Download or read book An Eighteenth Century Gentlemen and Other Essays written by S. C. Roberts and published by CUP Archive. This book was released on 2010-11-25 with total page 150 pages. Available in PDF, EPUB and Kindle. Book excerpt: The main focus of this concise 1930 volume is on Samuel Johnson, particularly in terms of his relationship with the surrounding cultural climate of the eighteenth century. Four essays on Johnson constitute the main part of the text, and this section is bookended by portraits of George Lyttelton and Thomas Macaulay.

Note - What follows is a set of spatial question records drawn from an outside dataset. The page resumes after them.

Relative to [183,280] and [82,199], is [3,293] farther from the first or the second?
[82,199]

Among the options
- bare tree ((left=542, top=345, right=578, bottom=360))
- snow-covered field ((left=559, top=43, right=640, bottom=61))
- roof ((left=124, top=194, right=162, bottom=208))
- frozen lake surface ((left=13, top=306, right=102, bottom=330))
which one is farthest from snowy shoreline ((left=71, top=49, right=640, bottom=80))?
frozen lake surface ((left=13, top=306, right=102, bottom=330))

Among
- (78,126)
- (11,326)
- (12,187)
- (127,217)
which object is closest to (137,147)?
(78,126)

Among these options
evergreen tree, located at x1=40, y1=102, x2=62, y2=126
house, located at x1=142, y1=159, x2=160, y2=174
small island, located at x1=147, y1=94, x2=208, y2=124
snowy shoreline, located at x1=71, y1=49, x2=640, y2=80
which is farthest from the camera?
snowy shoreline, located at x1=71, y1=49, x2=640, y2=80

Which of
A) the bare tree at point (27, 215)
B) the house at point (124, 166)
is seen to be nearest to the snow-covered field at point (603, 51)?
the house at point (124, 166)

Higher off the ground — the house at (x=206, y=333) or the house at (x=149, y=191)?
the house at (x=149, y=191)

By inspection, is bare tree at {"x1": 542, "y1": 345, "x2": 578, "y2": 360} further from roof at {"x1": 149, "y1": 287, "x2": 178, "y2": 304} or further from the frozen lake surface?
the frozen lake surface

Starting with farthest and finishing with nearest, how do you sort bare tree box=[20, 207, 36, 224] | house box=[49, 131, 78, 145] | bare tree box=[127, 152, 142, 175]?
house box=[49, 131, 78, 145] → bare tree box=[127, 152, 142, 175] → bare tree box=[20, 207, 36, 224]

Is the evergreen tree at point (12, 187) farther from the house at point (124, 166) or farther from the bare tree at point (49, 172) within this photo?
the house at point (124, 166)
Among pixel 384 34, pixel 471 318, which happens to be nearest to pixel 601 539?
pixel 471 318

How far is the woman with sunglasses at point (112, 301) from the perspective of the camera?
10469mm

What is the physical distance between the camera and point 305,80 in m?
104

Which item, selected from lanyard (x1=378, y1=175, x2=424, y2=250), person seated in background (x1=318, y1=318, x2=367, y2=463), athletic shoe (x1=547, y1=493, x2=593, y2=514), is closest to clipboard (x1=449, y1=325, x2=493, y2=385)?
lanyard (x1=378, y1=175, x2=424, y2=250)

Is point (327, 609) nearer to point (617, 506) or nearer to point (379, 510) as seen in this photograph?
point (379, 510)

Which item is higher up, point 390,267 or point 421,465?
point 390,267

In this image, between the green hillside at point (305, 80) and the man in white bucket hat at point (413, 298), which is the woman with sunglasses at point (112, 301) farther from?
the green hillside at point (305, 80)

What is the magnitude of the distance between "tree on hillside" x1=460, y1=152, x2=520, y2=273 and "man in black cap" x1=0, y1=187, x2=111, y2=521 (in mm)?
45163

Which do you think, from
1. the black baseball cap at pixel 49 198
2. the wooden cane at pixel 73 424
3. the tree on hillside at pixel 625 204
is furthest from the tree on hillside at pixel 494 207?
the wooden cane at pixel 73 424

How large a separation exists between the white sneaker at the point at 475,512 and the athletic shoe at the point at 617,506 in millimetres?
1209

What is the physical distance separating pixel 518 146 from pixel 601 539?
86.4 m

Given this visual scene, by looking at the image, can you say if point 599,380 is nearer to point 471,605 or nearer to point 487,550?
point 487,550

Download or read book Words Books Images and the Long Eighteenth Century written by Antoinina Bevan Zlatar and published by John Benjamins Publishing Company. This book was released on 2021-12-15 with total page 270 pages. Available in PDF, EPUB and Kindle. Book excerpt: The essays collected in this volume engage in a conversation among lexicography, the culture of the book, and the canonization and commemoration of English literary figures and their works in the long eighteenth century. The source of inspiration for each piece is Allen Reddick’s scholarship on Samuel Johnson (1709-1784), the great English lexicographer whose Dictionary (1755) included thousands upon thousands of illustrative quotations from the “best” authors, and, more recently, on Thomas Hollis (1720-1774), the much less well-known bibliophile who sent gifts of books by a pantheon of Whig authors to individuals and libraries in Britain, Protestant bastions in continental Europe, and America. Between the covers of Words, Books, Images readers will encounter canonical English authors of prose and poetry—Bacon, Milton, Defoe, Dryden, Pope, Richardson, Swift, Byron, Mary Shelley, and Edward Lear. But they will also become acquainted with the agents of their canonization and commemoration—the printers and publishers of Grub Street, the biographer John Aubrey, the lexicographer and biographer Johnson, the bibliophile Hollis, and the portrait painter Reynolds. No less crucially, they will meet fellow readers of then and now—women and men who peruse, poach, snip, and savour a book’s every word and image.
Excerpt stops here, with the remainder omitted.